_PROBLEM DESCRIPTION_: Write out the material below exactly, beginning at the line that contains "What is the" and ending with its last line, both ends included; write nothing else.

Spatial relationship records:
=======

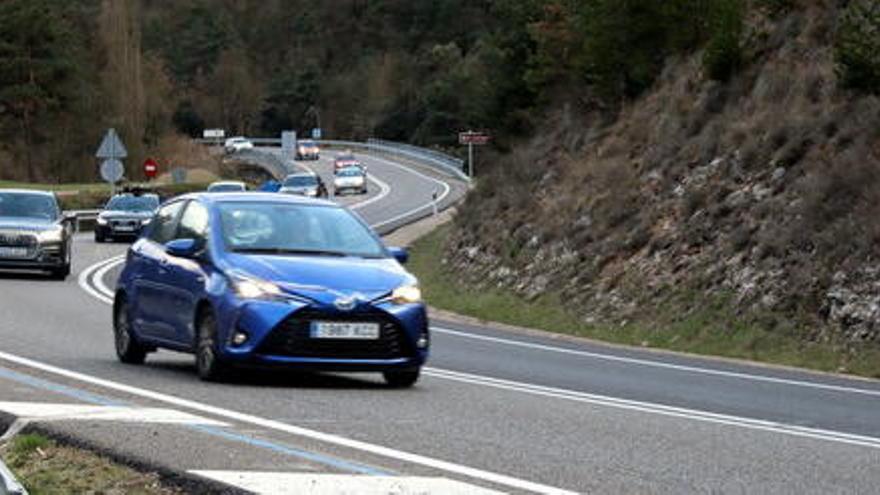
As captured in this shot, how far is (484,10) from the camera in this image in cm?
15100

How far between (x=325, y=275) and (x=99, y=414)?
345 cm

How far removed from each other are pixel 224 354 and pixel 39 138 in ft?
294

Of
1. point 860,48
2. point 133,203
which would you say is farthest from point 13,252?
point 133,203

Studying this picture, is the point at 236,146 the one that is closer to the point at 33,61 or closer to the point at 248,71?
the point at 248,71

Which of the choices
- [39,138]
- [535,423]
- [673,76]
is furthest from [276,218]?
[39,138]

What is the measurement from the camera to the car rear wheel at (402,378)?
1549cm

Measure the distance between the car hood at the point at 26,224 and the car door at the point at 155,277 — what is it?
16115 millimetres

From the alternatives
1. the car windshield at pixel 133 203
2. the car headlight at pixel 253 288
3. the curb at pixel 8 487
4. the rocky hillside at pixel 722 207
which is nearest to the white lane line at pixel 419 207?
the car windshield at pixel 133 203

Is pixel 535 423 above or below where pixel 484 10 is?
A: above

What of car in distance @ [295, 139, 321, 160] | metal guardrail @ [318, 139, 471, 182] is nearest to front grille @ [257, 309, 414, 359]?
metal guardrail @ [318, 139, 471, 182]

=======

_COMPLETE ANSWER_:
What is the measurement from the camera to the car rear wheel at (402,378)?
1549cm

Measure the distance between the car hood at the point at 26,224 and the car door at the point at 155,277 — what is it?
16115 millimetres

From the alternatives
1. the car windshield at pixel 133 203
2. the car headlight at pixel 253 288
3. the curb at pixel 8 487
4. the rocky hillside at pixel 722 207
which is nearest to the white lane line at pixel 419 207?
the car windshield at pixel 133 203

Is pixel 535 423 above or below where pixel 484 10 is?
A: above

What of car in distance @ [295, 139, 321, 160] | metal guardrail @ [318, 139, 471, 182] is nearest to front grille @ [257, 309, 414, 359]?
metal guardrail @ [318, 139, 471, 182]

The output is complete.